- cross-posted to:
- [email protected]
- cross-posted to:
- [email protected]
- Home Assistant is now part of the Open Home Foundation, a non-profit aiming to fight against surveillance capitalism and offer privacy, choice, and sustainability.
- The foundation will own and govern all Home Assistant entities, including the cloud, and has plans for new hardware and AI integration.
- Home Assistant aims to become a mainstream smart home option with a focus on privacy and user control, while also expanding partnerships and certifications.
For technical people… Yes.
For people who aren’t that technical? No.
Don’t get me wrong, the Home Assistant Green and SkyConnect dongle is great and massively makes maintenance for the regular joe easier (no pis or other hardware that loads from the SD/hardware considerations).
But some stuff in UX would have to improve, which it already is doing ofcourse.

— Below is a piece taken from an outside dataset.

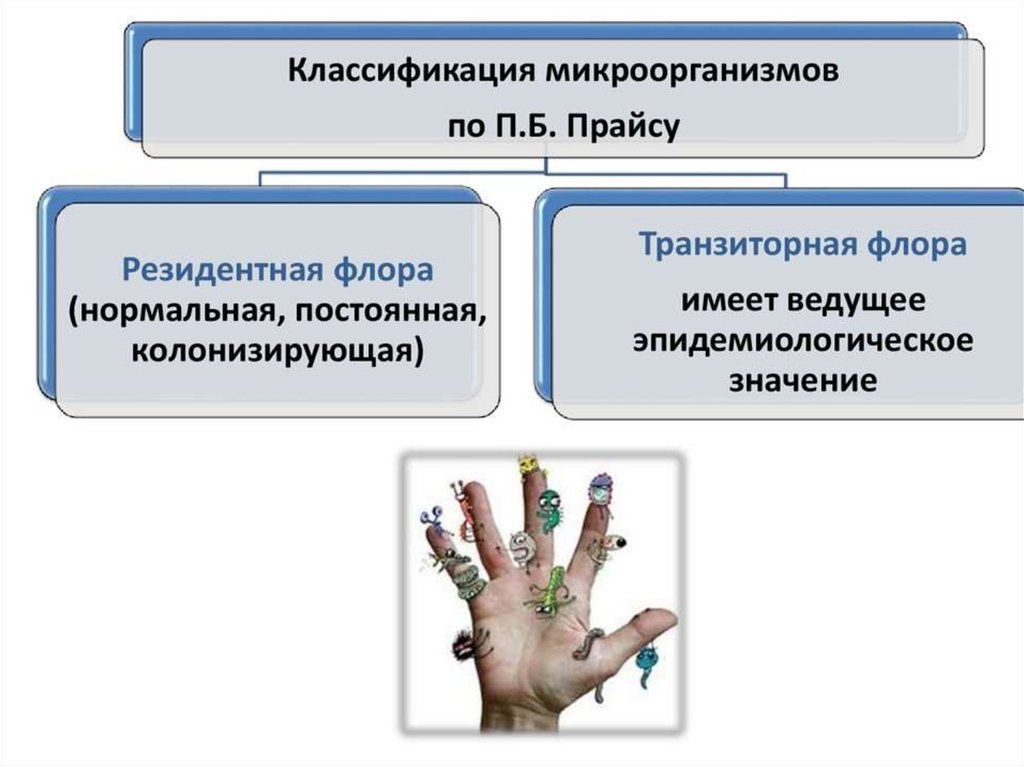 Классификация микроорганизмов по П.Б. Прайсу

Резидентная флора (нормальная, постоянная, колонизирующая)

Транзиторная флора имеет ведущее эпидемиологическое значение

You would need to make touching a config file non existent. They’ve improved this over time, but not quite there I imagine.
It’s especially true when it comes to things like HACS. I love HA but I’ve also told everyone I know that, if I die, rip all that shit out and replace all the “smart” stuff with regular stuff.
Or …… I choose stuff that work’s normally, with “smart” being an addition.
You’re not wrong and, to be fair, I’m mostly exaggerating when I say to rip out all the smart stuff.
Thermostat would stay, Alexa is being phased out but google home would stay, flood sensors I have at this time do not beep because of the stress is causes the pets just during normal testing, but those could be easily replaced.
However, I also have a ton of lighting, zigbee sensors, zigbee smart plugs, camera motion automations, alarm system automations, garage door automations, and other routines that can’t just be taken over by someone that has no desire to mess with HA. It’s not always about the functionality of the device itself, but what HA does to enhance it.
While I know I was claiming the opposite, it is actually an anxiety by of mine.
In my first townhouse I had wired in speakers, and network/cable/phone everywhere. There was a really nice structured wiring box tying it all together. It was beautiful.
When I sold, the realtor made me leave my speakers, my router, my switches, because she claimed it was part of the house and no one could use the wiring without it. What a load of BS that was, but when a home sale is on the line, no point in swearing the small stuff. After I factory reset things, what good does it do them over buying their own, wither own account, and a user manual?
Mine as well, i have a closet with a half rack with all my networking gear, NAS, UPS, proxmox server, etc. If I’m gone, it’s time for whoever lives here to just get a combined router/modem from the ISP and call it a day.
“can’t use the wiring” So in the old days they made people leave all their phones connected when they moved right? /s
As a technical person working in tech, I’ve heard of home assistant but only ever spoken to one or maybe two people that have actually tried it. It doesn’t seem that mainstream. Meanwhile, every smartphone has a proprietary assistant built in.
The assistant in your phone is not the same as home assistant.
Home assistant is mostly used to group all your smart home stuff and create automations.
Being a technical person myself, most people I know want to try it but don’t have the use for it due to living in appartments.